Als die Sonne langsam dabei war unterzugehen, suchten wir uns eine gemütliche Taverne aus, um Abend zu essen. Wir fanden auch recht schnell eine gute und ziemlich vollbesetzte Schenke und setzten uns an einen Tisch im Freien, und bestellten griechische Spezialitäten wie: Moussaka, Kykladen Salat und griechisches Pita. Es gab so viel Auswahl, dass wir uns zuerst gar nicht entscheiden konnten. Aber nachdem der Salat kam und wir ihn gekostet hatten, wussten wir, dass wir uns richtig entschieden haben. Das Moussaka schmeckt genauso himmlisch.
"Das Essen hier ist unglaublich", meine ich zu Maxi, als ich einen weiteren Bissen von der Moussaka nahm.
"Ja, es ist wirklich gut", antwortete Maxi und reichte mir den Teller mit dem griechischen Brot.
Wir genossen das Essen und unser Gespräch, welches wir führten und lachten darüber, wie Maxi und danach auch ich auf die Tanzfläche gezogen wurden. Zum Nachtisch bestellten wir uns dann noch Honigbällchen.
Als der Kellner schließlich mit der Rechnung kam, griff Maxi sofort danach. Ich schaute ihn nur an und war auch dabei, meine Geldbörse aus der Tasche zu nehmen.
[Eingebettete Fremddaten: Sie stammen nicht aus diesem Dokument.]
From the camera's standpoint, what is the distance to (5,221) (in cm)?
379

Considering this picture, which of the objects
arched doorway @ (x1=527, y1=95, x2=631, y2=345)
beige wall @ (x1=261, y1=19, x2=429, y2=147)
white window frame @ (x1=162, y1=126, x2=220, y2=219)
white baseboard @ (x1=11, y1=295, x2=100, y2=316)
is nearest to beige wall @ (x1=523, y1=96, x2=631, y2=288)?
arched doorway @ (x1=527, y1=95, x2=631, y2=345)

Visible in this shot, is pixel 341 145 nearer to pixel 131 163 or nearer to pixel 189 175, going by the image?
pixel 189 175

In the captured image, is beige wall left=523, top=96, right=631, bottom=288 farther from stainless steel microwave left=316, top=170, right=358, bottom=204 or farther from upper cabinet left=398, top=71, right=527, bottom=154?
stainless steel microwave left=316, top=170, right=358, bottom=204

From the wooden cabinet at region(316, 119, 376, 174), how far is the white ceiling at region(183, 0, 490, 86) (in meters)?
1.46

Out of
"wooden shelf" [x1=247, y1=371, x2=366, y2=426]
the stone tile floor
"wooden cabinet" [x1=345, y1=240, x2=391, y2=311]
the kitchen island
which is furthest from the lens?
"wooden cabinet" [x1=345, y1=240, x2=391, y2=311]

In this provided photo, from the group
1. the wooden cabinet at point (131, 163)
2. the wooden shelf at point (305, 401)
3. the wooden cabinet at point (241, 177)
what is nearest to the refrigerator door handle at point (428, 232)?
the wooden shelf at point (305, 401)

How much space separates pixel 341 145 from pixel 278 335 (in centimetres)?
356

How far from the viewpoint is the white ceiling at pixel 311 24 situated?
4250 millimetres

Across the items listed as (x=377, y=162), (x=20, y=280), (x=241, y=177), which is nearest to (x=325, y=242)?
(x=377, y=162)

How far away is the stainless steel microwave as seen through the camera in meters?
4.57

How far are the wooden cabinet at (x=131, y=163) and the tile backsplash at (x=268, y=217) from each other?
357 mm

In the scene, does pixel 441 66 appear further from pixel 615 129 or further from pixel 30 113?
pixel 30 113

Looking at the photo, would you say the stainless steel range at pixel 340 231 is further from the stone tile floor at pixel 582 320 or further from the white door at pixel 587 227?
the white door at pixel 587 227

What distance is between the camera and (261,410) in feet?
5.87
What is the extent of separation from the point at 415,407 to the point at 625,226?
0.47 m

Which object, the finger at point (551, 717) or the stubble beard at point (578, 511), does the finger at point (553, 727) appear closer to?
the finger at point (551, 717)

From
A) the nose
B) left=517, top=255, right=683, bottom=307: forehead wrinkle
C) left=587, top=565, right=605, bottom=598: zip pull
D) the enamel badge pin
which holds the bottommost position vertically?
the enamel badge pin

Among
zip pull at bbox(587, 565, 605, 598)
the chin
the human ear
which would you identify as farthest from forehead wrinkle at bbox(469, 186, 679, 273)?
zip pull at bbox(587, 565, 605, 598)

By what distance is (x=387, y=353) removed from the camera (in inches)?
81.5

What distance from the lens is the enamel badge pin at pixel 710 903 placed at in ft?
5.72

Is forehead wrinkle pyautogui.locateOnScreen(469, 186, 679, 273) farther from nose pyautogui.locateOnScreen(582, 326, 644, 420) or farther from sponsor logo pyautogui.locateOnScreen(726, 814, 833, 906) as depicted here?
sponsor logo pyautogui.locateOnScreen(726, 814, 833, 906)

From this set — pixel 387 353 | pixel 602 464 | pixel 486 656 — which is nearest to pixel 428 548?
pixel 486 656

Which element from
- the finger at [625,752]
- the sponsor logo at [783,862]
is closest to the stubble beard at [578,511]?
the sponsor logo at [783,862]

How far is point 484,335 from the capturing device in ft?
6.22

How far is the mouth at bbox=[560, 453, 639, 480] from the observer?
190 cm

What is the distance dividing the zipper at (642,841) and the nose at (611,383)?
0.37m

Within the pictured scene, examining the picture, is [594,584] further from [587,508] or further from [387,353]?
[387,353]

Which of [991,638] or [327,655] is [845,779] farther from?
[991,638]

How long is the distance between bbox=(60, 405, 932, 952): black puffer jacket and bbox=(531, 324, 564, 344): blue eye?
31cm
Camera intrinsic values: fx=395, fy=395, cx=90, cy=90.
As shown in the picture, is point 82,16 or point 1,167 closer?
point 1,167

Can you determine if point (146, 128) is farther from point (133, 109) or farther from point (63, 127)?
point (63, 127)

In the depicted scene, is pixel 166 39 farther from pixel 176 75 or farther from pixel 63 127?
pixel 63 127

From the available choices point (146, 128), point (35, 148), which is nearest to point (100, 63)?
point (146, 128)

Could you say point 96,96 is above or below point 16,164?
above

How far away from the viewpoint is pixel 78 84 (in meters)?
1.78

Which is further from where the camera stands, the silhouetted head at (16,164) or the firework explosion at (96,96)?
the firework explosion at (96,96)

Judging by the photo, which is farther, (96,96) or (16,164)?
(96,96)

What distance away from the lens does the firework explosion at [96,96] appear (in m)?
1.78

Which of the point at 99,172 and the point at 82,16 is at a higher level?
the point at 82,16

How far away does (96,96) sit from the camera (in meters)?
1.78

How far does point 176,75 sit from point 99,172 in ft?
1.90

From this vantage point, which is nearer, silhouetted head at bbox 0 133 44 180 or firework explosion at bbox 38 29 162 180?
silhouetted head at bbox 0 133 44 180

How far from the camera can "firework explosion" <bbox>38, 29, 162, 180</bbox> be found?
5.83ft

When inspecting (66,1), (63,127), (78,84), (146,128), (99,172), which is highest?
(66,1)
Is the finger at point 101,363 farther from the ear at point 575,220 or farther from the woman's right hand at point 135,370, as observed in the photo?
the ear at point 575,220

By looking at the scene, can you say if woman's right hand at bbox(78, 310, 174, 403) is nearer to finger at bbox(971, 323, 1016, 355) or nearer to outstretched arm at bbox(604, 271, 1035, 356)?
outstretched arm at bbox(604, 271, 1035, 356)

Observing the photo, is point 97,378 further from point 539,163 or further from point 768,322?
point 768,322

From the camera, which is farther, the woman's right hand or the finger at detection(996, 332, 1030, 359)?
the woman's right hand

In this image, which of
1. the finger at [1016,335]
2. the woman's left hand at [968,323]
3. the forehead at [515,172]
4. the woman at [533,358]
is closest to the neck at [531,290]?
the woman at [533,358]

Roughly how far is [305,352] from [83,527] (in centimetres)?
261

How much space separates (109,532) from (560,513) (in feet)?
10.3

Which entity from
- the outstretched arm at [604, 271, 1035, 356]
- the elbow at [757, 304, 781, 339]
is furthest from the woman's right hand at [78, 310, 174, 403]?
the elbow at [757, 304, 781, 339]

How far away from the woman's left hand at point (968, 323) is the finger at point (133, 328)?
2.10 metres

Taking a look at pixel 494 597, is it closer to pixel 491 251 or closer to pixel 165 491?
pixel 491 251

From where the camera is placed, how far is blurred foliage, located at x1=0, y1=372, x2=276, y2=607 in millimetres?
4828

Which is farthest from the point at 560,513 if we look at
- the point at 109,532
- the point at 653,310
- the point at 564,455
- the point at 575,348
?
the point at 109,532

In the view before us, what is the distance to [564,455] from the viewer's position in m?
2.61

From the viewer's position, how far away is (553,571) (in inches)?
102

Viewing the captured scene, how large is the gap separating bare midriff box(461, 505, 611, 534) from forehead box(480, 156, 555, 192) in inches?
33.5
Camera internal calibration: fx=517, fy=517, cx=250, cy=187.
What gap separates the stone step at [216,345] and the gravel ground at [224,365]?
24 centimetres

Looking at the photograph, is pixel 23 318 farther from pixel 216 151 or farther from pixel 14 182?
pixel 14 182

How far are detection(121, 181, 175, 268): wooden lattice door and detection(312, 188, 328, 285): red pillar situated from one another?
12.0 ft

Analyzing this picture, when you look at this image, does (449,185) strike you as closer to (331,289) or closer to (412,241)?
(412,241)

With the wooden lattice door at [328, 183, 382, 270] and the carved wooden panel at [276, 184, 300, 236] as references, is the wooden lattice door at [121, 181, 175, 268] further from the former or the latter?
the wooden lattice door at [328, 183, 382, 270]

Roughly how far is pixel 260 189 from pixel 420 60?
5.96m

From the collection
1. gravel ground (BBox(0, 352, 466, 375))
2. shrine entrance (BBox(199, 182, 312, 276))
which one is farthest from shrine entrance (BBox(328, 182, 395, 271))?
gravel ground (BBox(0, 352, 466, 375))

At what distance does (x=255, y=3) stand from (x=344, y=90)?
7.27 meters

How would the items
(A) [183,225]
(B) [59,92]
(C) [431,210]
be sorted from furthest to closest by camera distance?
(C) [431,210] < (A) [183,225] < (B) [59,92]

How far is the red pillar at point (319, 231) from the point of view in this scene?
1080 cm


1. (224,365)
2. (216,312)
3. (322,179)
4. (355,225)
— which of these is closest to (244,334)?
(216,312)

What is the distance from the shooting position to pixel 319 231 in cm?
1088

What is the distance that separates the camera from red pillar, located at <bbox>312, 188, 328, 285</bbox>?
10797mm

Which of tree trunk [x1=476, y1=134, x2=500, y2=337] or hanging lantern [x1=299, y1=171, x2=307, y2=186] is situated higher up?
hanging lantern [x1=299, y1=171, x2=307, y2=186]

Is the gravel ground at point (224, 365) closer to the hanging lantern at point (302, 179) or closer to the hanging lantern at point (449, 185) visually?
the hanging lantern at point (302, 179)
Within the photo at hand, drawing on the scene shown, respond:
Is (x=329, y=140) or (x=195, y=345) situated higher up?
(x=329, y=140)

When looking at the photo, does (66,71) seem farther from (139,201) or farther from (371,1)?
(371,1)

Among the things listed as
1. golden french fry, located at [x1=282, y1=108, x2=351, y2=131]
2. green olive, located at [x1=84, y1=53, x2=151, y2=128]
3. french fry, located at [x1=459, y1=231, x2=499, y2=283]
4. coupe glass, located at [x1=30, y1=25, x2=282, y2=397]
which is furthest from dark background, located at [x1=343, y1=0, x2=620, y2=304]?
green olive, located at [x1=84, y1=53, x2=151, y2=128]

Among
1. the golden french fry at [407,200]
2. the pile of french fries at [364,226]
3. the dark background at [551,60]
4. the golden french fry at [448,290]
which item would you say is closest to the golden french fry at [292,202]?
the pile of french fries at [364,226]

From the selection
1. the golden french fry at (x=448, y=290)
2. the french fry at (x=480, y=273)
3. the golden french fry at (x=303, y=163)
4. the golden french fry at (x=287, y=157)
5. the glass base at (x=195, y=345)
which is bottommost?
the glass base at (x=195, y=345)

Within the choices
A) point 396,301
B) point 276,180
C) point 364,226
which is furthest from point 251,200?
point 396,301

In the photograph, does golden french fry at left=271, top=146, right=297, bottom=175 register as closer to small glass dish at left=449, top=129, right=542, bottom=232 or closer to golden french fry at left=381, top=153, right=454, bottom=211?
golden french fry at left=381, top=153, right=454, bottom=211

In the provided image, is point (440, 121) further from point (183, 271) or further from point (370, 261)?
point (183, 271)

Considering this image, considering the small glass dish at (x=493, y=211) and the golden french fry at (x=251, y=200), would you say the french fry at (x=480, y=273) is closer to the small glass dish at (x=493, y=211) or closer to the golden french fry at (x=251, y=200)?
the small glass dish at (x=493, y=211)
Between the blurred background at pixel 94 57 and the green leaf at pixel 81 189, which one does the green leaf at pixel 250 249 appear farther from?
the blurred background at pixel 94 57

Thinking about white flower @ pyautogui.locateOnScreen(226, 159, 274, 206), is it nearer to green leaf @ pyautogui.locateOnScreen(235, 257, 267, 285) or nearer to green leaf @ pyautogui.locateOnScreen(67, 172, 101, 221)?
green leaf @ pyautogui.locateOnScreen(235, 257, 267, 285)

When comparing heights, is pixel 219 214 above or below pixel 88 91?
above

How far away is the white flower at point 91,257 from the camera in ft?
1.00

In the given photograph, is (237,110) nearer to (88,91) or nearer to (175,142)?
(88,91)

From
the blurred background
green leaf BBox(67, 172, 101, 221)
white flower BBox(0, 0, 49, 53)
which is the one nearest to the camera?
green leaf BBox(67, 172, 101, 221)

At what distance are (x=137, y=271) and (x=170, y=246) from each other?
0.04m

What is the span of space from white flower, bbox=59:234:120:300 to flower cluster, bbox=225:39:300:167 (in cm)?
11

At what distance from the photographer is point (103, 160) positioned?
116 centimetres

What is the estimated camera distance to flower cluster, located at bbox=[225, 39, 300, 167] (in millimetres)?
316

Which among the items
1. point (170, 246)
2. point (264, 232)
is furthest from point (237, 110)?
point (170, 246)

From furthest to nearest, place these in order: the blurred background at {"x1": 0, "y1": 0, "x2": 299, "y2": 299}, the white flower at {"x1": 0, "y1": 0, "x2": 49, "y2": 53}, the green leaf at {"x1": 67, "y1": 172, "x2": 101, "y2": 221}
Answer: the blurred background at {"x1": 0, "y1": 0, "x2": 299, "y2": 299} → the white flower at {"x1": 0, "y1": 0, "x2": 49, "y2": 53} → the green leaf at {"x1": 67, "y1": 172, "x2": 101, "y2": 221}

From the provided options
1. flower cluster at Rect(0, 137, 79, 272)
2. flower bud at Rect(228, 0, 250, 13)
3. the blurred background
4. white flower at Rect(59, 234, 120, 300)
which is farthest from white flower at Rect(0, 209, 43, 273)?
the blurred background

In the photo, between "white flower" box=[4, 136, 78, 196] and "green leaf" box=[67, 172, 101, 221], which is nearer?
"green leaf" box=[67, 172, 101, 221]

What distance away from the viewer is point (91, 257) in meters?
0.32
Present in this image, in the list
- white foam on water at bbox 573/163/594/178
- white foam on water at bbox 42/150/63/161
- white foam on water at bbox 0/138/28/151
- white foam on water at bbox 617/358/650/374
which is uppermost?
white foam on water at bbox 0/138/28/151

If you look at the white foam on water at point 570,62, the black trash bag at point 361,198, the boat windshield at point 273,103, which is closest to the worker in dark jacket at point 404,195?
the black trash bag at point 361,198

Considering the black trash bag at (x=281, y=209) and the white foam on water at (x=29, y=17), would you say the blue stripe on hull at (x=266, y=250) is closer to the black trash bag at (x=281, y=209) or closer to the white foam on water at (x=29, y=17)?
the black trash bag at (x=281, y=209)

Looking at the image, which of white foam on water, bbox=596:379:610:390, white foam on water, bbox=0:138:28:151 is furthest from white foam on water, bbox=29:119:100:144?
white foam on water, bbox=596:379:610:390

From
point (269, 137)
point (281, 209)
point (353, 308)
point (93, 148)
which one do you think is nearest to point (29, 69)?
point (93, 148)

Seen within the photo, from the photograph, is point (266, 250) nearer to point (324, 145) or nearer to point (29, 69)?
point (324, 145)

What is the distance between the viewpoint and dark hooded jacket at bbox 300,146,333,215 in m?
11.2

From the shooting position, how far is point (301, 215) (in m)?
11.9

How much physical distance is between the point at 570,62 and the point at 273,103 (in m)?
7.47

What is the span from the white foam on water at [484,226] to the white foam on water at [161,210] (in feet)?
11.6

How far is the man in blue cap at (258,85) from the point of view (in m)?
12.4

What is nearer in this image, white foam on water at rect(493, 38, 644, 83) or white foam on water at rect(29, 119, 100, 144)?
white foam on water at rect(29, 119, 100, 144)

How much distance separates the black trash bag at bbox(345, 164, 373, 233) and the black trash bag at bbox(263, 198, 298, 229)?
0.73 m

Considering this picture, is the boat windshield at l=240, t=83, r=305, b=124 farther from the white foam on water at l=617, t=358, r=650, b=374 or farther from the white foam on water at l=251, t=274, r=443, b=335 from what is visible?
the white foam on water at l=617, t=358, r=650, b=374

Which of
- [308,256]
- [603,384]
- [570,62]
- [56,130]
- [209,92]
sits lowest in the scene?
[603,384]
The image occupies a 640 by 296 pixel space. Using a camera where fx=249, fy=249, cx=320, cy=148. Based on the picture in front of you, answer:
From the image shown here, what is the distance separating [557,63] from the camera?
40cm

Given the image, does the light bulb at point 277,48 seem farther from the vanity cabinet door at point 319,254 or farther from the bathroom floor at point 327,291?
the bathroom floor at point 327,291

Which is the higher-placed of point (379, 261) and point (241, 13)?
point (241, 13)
"Das geht auf mich", sagte er mit einem Lächeln.
"Das musst du ehrlich nicht", protestierte ich, doch Maxi bestand darauf. "Doch, ich will." Ich bedanke mich natürlich bei ihm und er bezahlte.
Wir verließen die Taverne und schlenderten langsam zurück zum Strand. Dorthin, wo wir unseren ersten Abend miteinander verbracht haben, dort landen wir irgendwie öfter. Der Mond spiegelte sich im Wasser, und die Sterne funkelten hell am Himmel.
"Ich bin froh, dass ich dich hier getroffen habe, Hannah", sagte Maxi plötzlich und leise.
"Ich auch", musste ich zugeben. Wie könnte ich nicht? Maxi nahm erneut meine Hand und ich ließ es natürlich zu. Wir gehen also Hand in Hand weiter, und ich wusste irgendwie, dass dieser Abend der Beginn von etwas ganz Besonderem war. Ohne Lügen. Deswegen beschloss ich, erstmal nichts zu sagen, um unsere Momente nicht zu zerstören.